What is asked>
a – In the forum thread on western Germany, why does HermanHymer say the map can't be enlarged? Answer in one to three sentences.
b – Quote the stretch of the forum thread on western Germany from "Your area includes" through "interesting places aren't?".
— START OF Excerpted text —
# West side of Germany



## chilly (Apr 20, 2007)

I know it's a fairly broad question but has anyone got any recommendations for nice towns/places of interest reasonably close to the west border of Germany?
Say, west of a rough line between Bremen, Frankfurt and Stuttgart. I'm thinking countryside / smaller towns rather than Citys. Probably not as far south as The Black Forrest
TIA Chris


----------



## rayc (Jun 3, 2008)

chilly said:


> I know it's a fairly broad question but has anyone got any recommendations for nice towns/places of interest reasonably close to the west border of Germany?
> Say, west of a rough line between Bremen, Frankfurt and Stuttgart. I'm thinking countryside rather than Citys. Probably not as far south as The Black Forrest
> TIA Chris


Your area includes the Mosel so plenty of choice there. There is also a very good stelplatz at Saarburg with its waterfall in the middle of the town.


----------



## HermanHymer (Dec 5, 2008)

I can't blow up your map (campsite internet through a straw) but I like Cochem on the Moselle and Bacharach on the Rhine, both traditional 'tourist traps' but which interesting places aren't?


----------



## chilly (Apr 20, 2007)

Thanks. 
Looks like a tour along the Mosel looks like a good plan :smile2:


----------



## rayc (Jun 3, 2008)

chilly said:


> Thanks.
— END OF Excerpted text —
— START OF Data provided —
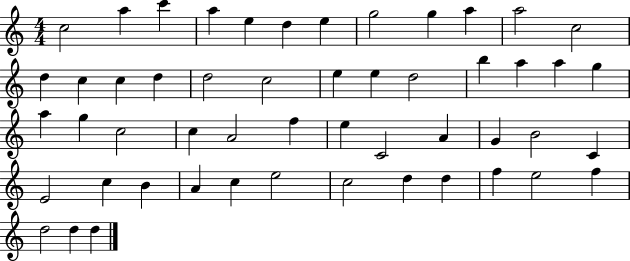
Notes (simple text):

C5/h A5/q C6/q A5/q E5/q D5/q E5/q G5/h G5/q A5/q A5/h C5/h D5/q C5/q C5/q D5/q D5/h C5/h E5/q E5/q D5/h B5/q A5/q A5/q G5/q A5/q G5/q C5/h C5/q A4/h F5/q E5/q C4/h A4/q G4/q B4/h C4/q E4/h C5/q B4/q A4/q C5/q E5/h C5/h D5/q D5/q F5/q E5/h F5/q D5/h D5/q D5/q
— END OF Data provided —
Answers by task>
a – HermanHymer can't enlarge the map because of a poor connection at the campsite, described as "campsite internet through a straw."

b –
Your area includes the Mosel so plenty of choice there. There is also a very good stelplatz at Saarburg with its waterfall in the middle of the town.


----------



## HermanHymer (Dec 5, 2008)

I can't blow up your map (campsite internet through a straw) but I like Cochem on the Moselle and Bacharach on the Rhine, both traditional 'tourist traps' but which interesting places aren't?